- [Supplied information]:
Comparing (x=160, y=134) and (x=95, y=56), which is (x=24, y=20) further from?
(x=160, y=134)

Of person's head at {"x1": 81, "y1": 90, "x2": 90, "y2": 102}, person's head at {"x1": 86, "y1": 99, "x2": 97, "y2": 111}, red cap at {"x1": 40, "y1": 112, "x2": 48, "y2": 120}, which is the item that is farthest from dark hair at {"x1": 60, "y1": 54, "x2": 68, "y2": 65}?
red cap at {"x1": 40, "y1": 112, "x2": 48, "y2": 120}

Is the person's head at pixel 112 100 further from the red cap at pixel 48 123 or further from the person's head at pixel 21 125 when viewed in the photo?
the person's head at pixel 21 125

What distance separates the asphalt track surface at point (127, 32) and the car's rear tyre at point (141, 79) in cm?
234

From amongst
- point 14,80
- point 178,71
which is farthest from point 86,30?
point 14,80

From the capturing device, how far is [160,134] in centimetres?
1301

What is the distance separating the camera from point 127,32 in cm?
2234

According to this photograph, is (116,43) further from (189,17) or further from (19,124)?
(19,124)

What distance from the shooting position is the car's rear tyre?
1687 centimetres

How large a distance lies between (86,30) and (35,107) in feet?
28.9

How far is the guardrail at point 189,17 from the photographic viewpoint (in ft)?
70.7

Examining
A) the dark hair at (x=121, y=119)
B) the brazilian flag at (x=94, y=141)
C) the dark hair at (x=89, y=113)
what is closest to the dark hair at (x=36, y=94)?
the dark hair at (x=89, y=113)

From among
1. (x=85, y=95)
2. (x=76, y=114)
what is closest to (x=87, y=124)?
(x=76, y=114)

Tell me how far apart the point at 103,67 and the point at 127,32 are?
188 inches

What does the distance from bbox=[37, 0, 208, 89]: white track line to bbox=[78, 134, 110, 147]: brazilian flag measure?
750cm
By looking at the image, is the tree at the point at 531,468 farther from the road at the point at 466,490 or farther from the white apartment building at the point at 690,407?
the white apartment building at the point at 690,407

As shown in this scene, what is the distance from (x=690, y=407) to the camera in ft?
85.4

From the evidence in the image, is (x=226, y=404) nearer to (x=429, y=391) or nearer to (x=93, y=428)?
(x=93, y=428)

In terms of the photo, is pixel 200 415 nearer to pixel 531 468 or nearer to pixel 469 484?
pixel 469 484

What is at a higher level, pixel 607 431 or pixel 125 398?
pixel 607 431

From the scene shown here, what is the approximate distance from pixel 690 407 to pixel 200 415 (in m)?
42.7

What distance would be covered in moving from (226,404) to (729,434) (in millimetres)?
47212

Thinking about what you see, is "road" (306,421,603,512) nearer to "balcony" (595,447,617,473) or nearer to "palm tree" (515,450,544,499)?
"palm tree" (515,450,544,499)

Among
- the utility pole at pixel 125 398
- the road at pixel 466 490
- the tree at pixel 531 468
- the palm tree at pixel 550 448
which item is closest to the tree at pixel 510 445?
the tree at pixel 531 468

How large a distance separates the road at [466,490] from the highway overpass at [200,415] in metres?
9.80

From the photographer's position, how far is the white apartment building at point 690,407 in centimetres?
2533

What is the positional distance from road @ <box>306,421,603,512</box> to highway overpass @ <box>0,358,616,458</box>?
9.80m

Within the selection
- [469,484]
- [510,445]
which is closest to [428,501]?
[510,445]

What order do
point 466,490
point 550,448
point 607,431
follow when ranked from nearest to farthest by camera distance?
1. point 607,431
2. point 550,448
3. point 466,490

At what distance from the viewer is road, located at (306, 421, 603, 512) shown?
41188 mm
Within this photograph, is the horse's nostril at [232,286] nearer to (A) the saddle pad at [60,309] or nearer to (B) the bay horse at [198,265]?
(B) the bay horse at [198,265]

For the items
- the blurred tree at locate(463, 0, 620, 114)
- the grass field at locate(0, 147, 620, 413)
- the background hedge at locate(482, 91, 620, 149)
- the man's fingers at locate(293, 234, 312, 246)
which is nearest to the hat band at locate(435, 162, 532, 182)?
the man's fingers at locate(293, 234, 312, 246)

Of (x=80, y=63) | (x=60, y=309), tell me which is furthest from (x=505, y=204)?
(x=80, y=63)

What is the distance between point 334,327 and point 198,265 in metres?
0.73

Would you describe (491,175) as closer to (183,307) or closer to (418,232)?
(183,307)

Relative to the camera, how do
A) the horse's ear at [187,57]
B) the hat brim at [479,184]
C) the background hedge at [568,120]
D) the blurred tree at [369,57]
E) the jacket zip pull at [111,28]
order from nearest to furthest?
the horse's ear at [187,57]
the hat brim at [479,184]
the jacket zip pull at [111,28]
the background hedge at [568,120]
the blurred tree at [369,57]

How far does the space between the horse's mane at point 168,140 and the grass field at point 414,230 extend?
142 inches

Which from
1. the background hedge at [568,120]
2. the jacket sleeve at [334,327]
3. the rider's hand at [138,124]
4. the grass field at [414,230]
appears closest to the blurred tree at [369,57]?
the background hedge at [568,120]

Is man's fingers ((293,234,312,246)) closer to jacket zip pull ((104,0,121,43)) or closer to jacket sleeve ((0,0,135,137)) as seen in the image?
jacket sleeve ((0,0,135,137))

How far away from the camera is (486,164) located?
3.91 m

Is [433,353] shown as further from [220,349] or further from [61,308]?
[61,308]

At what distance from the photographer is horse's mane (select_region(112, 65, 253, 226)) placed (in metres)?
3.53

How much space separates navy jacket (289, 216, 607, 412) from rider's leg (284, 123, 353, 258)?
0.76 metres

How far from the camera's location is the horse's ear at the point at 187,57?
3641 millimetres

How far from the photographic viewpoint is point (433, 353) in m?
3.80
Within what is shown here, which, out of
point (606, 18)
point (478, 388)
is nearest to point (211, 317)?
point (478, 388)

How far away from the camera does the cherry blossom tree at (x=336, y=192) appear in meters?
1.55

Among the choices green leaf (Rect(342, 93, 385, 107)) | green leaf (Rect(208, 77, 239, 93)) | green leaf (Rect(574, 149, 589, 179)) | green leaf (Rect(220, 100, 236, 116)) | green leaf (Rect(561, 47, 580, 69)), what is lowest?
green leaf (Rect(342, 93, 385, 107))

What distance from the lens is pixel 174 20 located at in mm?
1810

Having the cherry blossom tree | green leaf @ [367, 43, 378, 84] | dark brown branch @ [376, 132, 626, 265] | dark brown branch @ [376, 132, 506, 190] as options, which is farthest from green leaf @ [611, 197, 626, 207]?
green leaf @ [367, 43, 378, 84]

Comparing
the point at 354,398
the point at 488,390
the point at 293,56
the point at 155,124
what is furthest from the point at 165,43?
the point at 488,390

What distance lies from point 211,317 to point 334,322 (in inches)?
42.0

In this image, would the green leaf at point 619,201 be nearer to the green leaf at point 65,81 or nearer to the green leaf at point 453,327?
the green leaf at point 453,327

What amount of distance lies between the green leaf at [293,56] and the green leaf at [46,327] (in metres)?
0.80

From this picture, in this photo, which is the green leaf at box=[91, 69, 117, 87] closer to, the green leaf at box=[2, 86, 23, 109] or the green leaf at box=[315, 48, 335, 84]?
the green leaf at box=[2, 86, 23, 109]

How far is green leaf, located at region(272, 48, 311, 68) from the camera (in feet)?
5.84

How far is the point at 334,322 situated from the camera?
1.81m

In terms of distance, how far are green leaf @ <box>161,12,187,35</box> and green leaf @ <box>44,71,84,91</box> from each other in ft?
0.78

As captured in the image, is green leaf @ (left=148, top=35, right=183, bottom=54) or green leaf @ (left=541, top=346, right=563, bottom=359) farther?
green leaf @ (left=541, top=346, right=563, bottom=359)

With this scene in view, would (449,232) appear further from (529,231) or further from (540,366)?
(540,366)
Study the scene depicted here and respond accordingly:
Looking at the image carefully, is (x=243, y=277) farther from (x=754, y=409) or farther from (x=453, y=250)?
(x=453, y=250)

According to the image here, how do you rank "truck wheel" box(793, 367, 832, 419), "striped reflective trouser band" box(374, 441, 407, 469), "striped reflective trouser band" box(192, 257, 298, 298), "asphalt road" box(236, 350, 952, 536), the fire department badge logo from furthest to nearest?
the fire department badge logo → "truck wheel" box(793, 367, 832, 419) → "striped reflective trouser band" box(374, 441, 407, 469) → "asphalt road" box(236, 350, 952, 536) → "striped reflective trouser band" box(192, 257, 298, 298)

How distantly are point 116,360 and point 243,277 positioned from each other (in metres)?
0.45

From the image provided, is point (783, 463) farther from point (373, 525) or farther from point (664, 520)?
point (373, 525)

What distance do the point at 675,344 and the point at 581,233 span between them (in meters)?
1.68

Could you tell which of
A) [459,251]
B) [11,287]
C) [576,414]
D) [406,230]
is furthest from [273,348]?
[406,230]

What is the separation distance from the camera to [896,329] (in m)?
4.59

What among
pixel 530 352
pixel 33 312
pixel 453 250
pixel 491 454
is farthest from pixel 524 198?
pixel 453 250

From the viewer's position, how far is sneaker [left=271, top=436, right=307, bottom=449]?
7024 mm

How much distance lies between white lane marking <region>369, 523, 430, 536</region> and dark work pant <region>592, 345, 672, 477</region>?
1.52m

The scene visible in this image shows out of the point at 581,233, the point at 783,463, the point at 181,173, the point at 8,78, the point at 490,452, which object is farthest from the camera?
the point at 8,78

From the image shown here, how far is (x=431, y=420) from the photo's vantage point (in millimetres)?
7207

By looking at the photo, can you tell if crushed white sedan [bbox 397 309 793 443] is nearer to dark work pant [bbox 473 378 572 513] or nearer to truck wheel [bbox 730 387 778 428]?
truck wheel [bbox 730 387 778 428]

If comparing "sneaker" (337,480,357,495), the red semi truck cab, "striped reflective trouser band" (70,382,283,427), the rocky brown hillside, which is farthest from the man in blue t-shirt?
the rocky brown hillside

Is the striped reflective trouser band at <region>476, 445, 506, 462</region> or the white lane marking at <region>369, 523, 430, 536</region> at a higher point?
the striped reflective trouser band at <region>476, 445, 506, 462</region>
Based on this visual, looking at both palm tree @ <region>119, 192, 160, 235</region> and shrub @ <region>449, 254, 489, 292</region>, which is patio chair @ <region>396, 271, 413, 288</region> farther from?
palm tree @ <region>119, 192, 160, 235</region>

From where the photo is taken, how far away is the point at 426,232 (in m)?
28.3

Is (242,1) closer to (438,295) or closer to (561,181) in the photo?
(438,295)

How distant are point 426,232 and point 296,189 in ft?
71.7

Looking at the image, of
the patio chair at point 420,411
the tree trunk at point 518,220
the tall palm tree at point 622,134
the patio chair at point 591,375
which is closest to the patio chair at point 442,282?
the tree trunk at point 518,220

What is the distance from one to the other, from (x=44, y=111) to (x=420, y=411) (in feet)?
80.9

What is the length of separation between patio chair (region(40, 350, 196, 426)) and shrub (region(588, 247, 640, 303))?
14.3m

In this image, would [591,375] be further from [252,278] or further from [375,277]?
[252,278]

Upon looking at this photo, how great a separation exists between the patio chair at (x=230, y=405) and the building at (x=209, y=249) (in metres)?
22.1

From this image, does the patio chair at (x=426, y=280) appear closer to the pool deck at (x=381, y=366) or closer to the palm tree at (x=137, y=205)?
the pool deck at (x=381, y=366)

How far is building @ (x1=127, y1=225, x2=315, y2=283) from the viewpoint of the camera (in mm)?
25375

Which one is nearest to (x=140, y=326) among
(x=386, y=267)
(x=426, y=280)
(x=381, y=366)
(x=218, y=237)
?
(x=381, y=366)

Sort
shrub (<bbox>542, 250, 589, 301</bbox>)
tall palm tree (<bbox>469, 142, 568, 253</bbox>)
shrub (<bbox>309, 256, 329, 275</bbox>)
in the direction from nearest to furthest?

- [Short task]:
How many of the lines above contain the term "terms"? Reply with the number alone.

- [Result of this exercise]:
2